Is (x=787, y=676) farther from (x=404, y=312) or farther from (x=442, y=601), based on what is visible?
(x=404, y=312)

· · · · ·

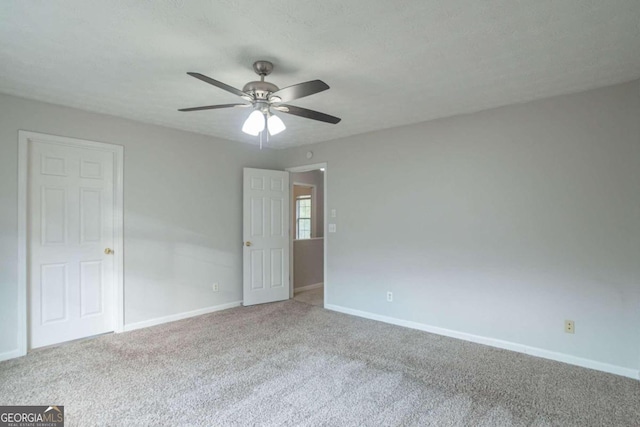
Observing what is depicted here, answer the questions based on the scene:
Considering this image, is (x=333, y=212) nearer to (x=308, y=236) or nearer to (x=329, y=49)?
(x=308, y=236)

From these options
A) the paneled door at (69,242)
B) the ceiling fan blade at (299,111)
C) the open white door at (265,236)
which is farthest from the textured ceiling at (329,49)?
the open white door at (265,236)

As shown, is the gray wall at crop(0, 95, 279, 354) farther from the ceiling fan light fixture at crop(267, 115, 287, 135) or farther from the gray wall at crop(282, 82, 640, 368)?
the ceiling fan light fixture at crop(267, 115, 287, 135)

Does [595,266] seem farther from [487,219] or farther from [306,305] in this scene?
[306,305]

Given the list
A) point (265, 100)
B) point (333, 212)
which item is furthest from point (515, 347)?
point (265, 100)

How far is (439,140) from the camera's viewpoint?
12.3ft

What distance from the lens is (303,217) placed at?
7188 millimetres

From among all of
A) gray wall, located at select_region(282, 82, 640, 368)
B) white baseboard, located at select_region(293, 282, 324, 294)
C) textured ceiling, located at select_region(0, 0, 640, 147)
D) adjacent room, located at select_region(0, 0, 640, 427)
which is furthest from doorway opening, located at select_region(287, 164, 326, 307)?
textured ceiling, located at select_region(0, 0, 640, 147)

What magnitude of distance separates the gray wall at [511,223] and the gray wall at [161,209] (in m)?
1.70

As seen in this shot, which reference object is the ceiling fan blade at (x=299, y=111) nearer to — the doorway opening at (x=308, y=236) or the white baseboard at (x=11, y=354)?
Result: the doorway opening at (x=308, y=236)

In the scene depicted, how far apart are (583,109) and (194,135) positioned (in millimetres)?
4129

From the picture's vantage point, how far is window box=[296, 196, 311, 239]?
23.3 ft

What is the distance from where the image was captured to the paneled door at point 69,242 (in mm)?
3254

· · · · ·

* **Problem details**:
Count the rows above that contain the string "crop", treating uppercase and lowercase as different, and reply with only the number.

* **Full response**:
2